We now have the government’s adviser, Professor Garnaut, out there desperately trying to help the Labor government to come up with ways of salvaging its broken promise, which is bad policy for Australia. He says, ‘Why don’t we link tax reform with the carbon tax?’ The problem with this government is that they do not want tax reform. They want more and new and increased taxes.

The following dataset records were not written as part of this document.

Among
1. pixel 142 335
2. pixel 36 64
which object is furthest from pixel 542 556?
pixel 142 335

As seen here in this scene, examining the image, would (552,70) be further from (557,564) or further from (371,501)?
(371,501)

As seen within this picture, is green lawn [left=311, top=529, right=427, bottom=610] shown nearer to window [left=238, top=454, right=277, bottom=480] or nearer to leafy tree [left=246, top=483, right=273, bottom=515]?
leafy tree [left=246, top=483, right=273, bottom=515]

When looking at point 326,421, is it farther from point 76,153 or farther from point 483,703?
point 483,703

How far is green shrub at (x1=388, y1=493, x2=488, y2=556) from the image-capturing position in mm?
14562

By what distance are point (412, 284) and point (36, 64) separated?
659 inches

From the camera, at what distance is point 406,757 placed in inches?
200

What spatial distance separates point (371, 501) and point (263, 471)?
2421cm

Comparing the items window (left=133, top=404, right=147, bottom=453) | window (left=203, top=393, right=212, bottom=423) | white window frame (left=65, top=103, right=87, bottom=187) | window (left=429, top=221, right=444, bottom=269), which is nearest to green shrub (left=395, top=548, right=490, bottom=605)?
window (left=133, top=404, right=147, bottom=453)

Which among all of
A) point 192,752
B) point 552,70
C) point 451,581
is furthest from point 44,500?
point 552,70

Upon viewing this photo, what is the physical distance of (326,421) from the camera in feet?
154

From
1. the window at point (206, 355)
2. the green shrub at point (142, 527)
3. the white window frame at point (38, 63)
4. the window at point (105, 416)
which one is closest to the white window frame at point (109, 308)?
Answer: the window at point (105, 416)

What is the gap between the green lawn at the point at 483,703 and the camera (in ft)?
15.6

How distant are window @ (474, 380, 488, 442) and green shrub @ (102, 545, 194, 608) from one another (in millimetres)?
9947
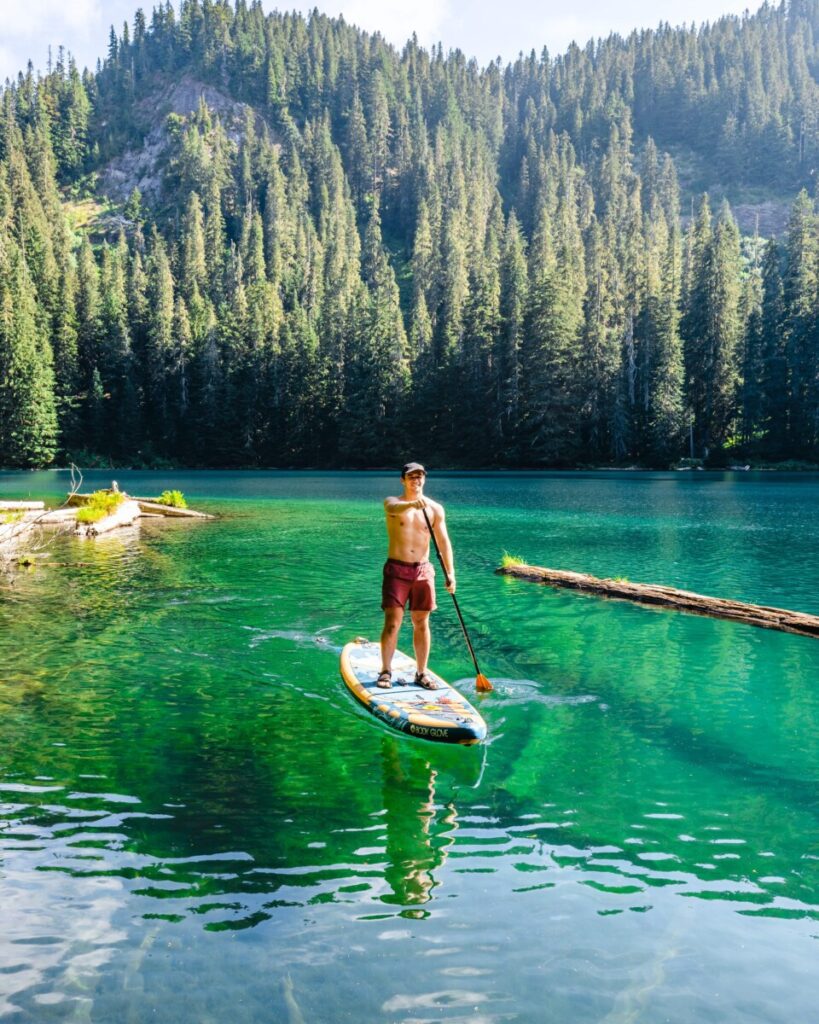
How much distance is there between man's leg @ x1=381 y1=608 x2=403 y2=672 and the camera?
394 inches

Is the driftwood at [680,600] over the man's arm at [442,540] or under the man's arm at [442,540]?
under

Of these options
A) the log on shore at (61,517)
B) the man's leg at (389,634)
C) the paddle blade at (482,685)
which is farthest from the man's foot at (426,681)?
the log on shore at (61,517)

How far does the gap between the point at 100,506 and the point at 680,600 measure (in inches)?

Every time they come up with another tax reform proposal, all it means is another new and increased tax. This whole concept of lower, simpler and fairer taxes is not something that comes easily with this government, which is why they have resisted holding a tax summit for so long. In the end they could not resist it any longer. The Independents were on their back so they are going to have it in October now, but it was supposed to have happened in June. We should go for lower, fairer and simpler taxes without having a carbon tax. To link the proposition of tax reform—lower, fairer and simpler taxes—with the proposal of a massive new tax on carbon is just a complete con. It is saying, ‘We are going to take $1,000 from you over here and we are going to give you $500 back.’ Senator Birmingham went in great detail through the deceit by people like the Minister for Regional Australia, Regional Development and Local Government, Simon Crean, and others, who are trying to suggest that 100 per cent of the carbon tax revenue is going to be used to compensate households. It is not true. We are having an announcement a day where the government is perpetuating this deceit of the Australian people, which has been going on ever since the Prime Minister broke the promise not to introduce a carbon tax.